こうして、あなたがたは、神に愛されている子供として、神にならう者になりなさい。また愛のうちを歩きなさい。キリストもあなたがたを愛して下さって、わたしたちのために、ご自身を、神へのかんばしいかおりのささげ物、また、いけにえとしてささげられたのである。(エペソ5章1〜2節

 

イエス様は十字架を前にしておられ、弟子たちを教える時間はもうあまり多くはありません。けれども、そのイエス様がどうしても弟子たちに伝えたいことがあります。その一つが、信仰のあり方と言うことでした。

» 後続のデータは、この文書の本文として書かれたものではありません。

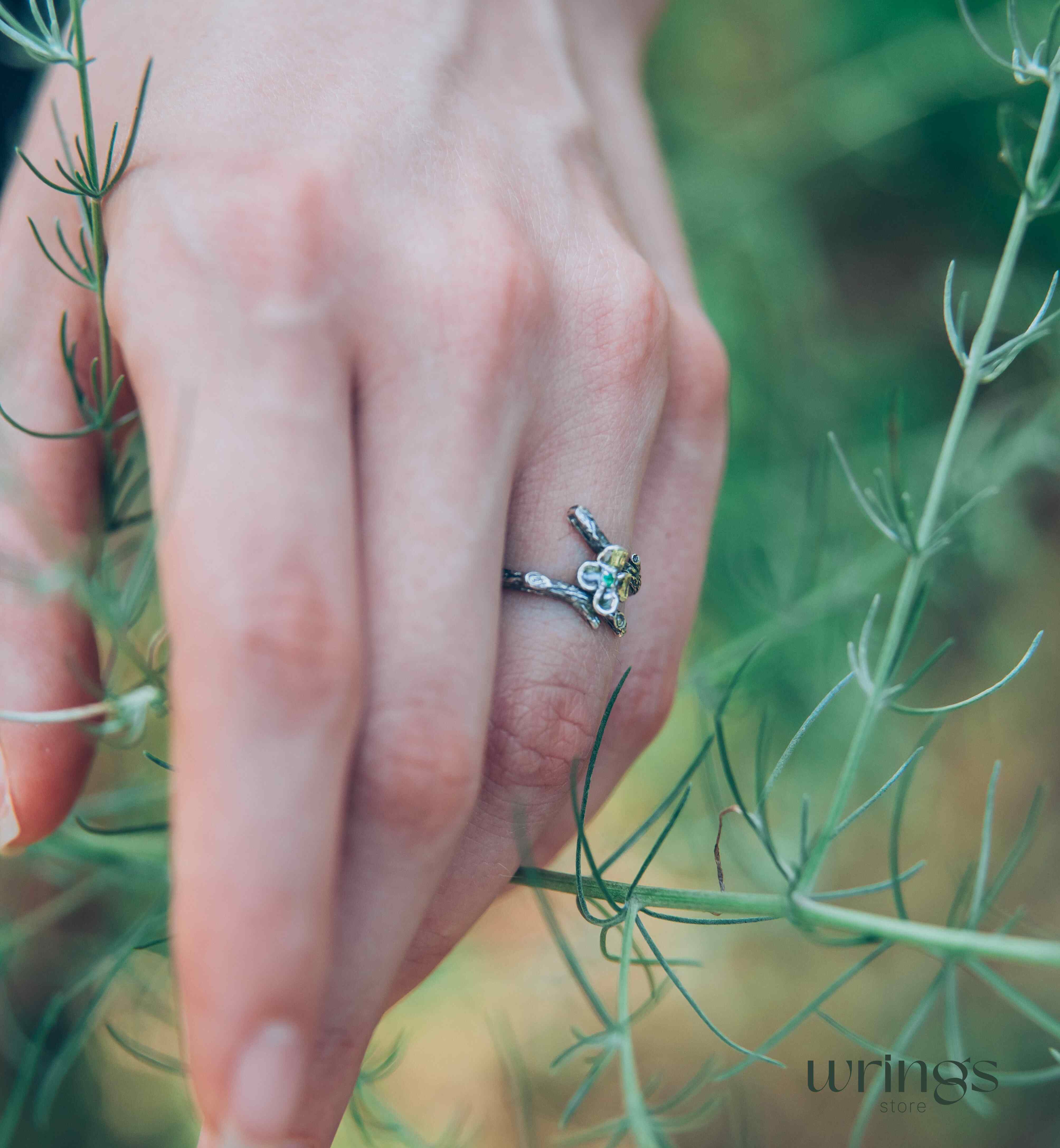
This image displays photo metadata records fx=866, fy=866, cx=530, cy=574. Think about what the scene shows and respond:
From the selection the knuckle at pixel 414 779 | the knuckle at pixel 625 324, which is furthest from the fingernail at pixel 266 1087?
the knuckle at pixel 625 324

ある意味、弟子たちの信仰の土台の部分には昔から植え付けられた、パリサイ的な、律法学者的なものがあるのではないか・・・イエス様が、「律法学者に気をつけなさい」と言われたときに、一つ間違えると容易に律法学者的なものが入り込んでしまうという危惧がおありになったのでしょう。それは私たちの場合にも同じだろうと思うのです。

それでは律法学者たちの信仰のあり方とはどのようなものだったのでしょうか。彼らは確かに、その当時の宗教界を引っ張って行っていた指導者たち、リーダーたちでした。けれども彼らの信仰の中心はいつでも自分のことでした。自分が得をし、自分がほめられ、自分が評判になり、自分の人気が出て、自分が有名になる・・・だから、彼らの信仰の歩みはいつでも、神の前に、というよりも人の前にどのように見えるかと言うことでした。長い祈りも、神に対してというよりも、人に聞かせて、いかに自分がすぐれた宗教家かということを知らしめるためだったと言えます。

 皆さん、私たちの信仰は誰のためなのでしょうか。それはイエス様のためです。このイエスこそが救い主キリストです。そしてイエス・キリストはダビデが主と呼んだお方、単なる神の使いではなく、主の主、神の子なるお方なのです。そして、私たちが主のために生きるときに、主は、私はあなたのために何でもするよ・・・と呼びかけてくださる。自分のために生きるのはやめましょう。私たちを愛してくださったお方のために生きる。生きるのも主のため、死ぬのも主のため・・・・。主が私のためにしてくださったから、私たちは安心して、主につかえることができるのです。聖書の信仰とは、イエス様のためです。でも、イエス様のために自分はこんなにがんばっているんだと、自慢することも、誇ることもできません。実に、まず主なるキリストが、このことをしてくださったからなのです。